Man könnte annehmen, daß Astronomen ein tiefgreifendes Verständnis von der Mechanik unserer Sonne hätten, ist es doch der bei weitem nächste Stern in unserer Umgebung.

"Verglichen mit anderen Sternen könnte man dies für richtig halten," meint Kiselman. "Aber der erstaunliche Zoo von Strukturen und dynamischen Phänomenen auf der Sonne sind im allgemeinen noch nicht verstanden, obwohl sie schon seit sehr langer Zeit beobachtet werden."

Und das zeigt uns, wie wenig wir wirklich über andere Sterne wissen, denn wir werden wohl kaum einen anderen Stern besser verstehen, als unsere eigene Sonne.

SOHO viel besser

Hinsichtlich der Details schlagen die Photos sogar ein Weltraumteleskop, nämlich das Solare und Heliosphärische Observatorium (SOHO). Wie ist es möglich, vom Boden aus bessere Photos zu bekommen, als aus dem All?

Sonnenflecken, SOHO
Oben: Eine Sonnenfleckengruppe, aufgenommen von SOHO am 15. Juli 2002, dem selben Tag, an dem die obigen Aufnahmen der schwedischen Forschergruppe angefertigt wurden. (Photo: ESA/NASA)
"SOHO's Teleskope sind einfach nicht groß genug," erklärt Kiselman. Das Kanarenteleskop hat eine 1 Meter große Öffnung. Solch ein großes Sonnenteleskop muß erst noch in's All gebracht werden.

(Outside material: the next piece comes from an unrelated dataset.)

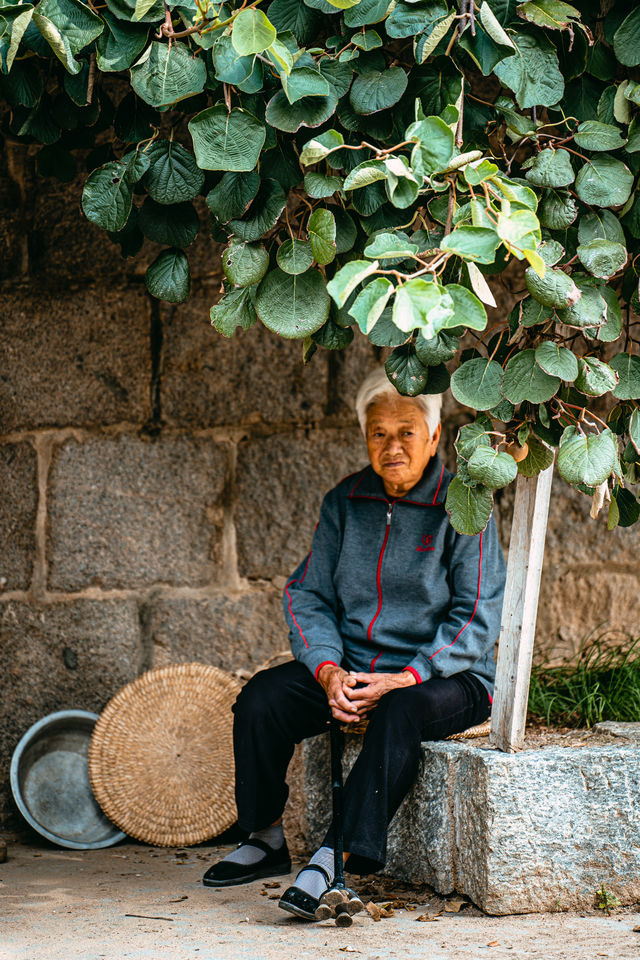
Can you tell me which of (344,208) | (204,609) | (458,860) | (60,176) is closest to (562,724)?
(458,860)

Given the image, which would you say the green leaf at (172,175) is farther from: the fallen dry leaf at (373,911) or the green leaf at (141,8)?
the fallen dry leaf at (373,911)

Teleskope werden zum Teil deshalb in's All geschossen, um den verwaschenden Effekten der Erdatmosphäre zu entgehen. Die neuen Photos wurden durch eine anpassungsfähige Optik möglich, ein System, bei dem die Spiegel verformt werden, um die Verwaschungen herauszukorrigieren.

John Thomas von der Universität von Rochester im US-Bundesstaat New York hat eine Analyse über die neuen Bilder für Nature angefertigt. Er meint, daß die jüngst entdeckten Filamentkerne möglicherweise ein wichtiger Schlüssel sind, um die Penumbra von Sonnenflecken verstehen zu lernen.

Allerdings seien noch viel mehr Aufnahmen von noch höherer Auflösung vonnöten, um diese Geheimnisse zu enträtseln.

Tatsächlich weiß niemand, wo die untere Grenze für sichtbare Strukturen auf der Sonnenoberfläche liegt. Und am Ende könnten noch größere Teleskope mit adaptiven Optiken Strukturen von nur 1 km Größe sichtbar machen.